Problem. Looking at the records below, please say how many lines contain the word "weeds", as a bare number.

Data in this exercise: Begin

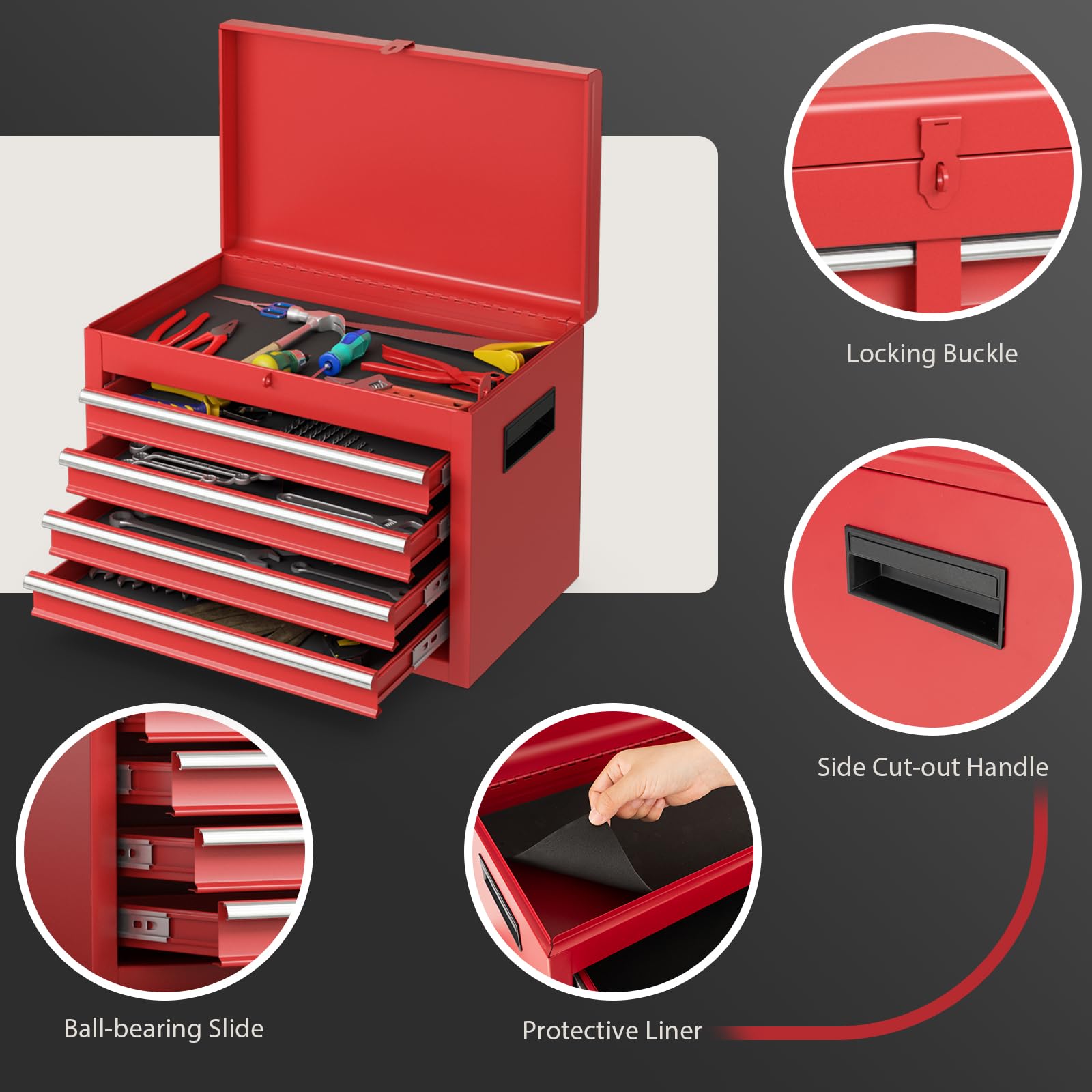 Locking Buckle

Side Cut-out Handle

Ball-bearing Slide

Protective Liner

Data in this exercise: End
Data in this exercise: Begin

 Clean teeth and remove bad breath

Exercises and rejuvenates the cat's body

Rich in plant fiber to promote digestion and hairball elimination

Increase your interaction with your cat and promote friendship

Data in this exercise: End
Data in this exercise: Begin

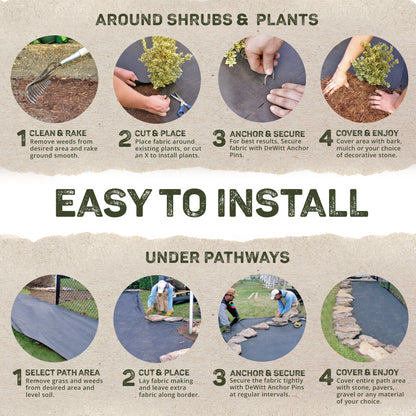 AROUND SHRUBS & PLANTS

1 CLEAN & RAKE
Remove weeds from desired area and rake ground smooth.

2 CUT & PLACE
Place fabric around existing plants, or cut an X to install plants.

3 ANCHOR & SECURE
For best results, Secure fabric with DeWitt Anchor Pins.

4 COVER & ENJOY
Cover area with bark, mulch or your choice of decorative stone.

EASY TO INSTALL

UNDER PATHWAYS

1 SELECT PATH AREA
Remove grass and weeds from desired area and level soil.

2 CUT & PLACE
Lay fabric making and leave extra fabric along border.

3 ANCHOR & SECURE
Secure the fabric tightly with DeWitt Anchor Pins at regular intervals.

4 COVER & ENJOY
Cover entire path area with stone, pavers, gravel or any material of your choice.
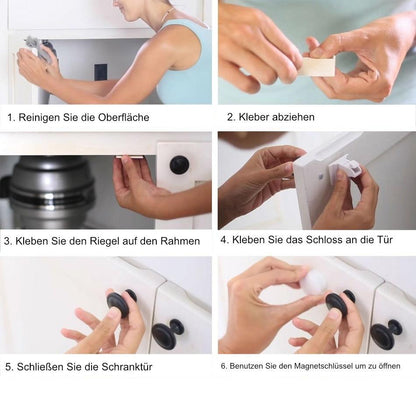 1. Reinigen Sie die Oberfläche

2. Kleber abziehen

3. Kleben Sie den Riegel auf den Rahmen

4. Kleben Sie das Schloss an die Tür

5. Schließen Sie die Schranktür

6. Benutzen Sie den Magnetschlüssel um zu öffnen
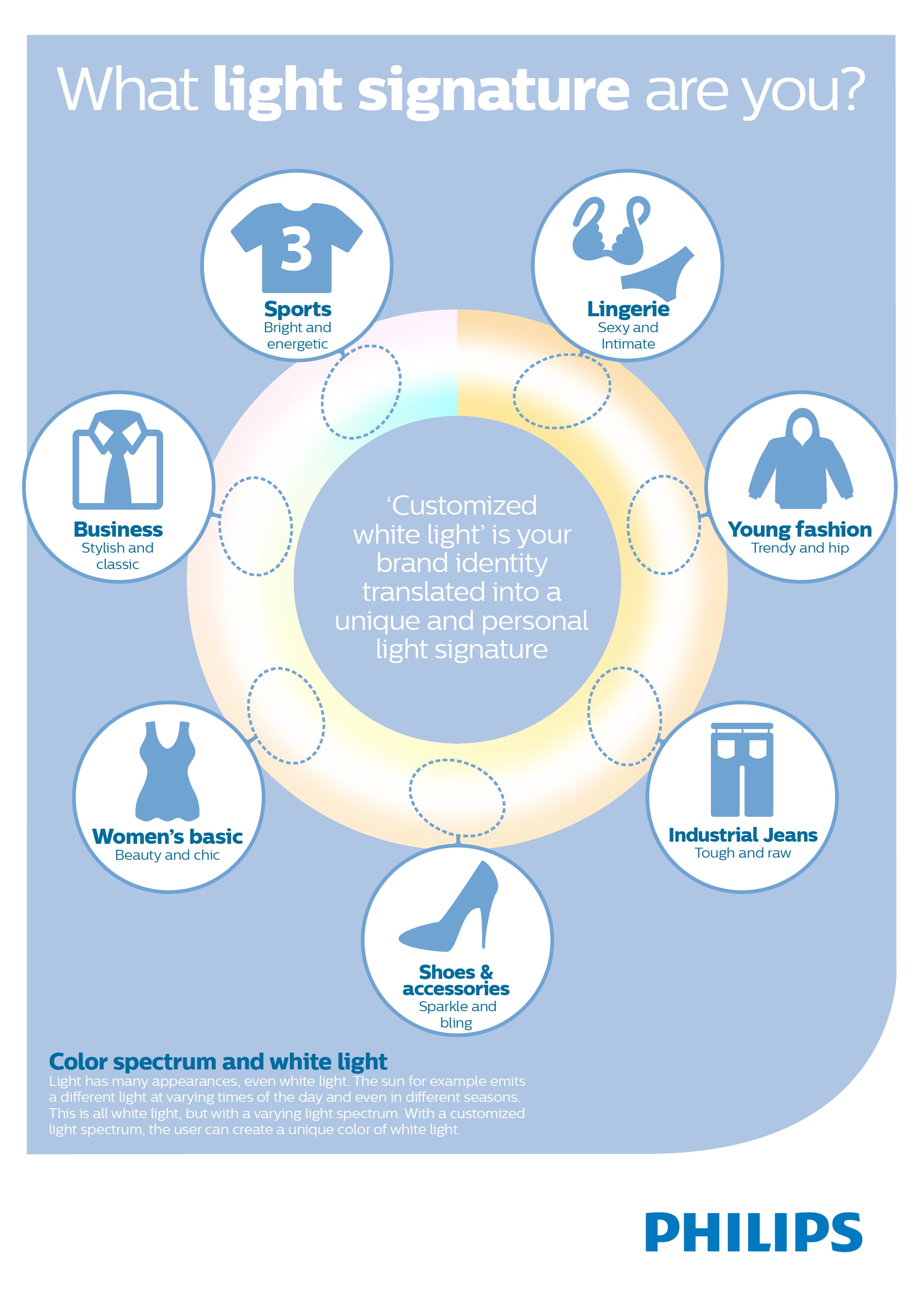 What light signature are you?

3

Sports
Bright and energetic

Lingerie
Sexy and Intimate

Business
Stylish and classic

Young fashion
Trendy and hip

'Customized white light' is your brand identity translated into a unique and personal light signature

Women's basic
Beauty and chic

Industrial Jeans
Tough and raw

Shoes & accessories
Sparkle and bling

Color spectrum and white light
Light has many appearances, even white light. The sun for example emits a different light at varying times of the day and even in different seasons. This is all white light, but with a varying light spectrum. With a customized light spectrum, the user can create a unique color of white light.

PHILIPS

Data in this exercise: End

Written answer. 2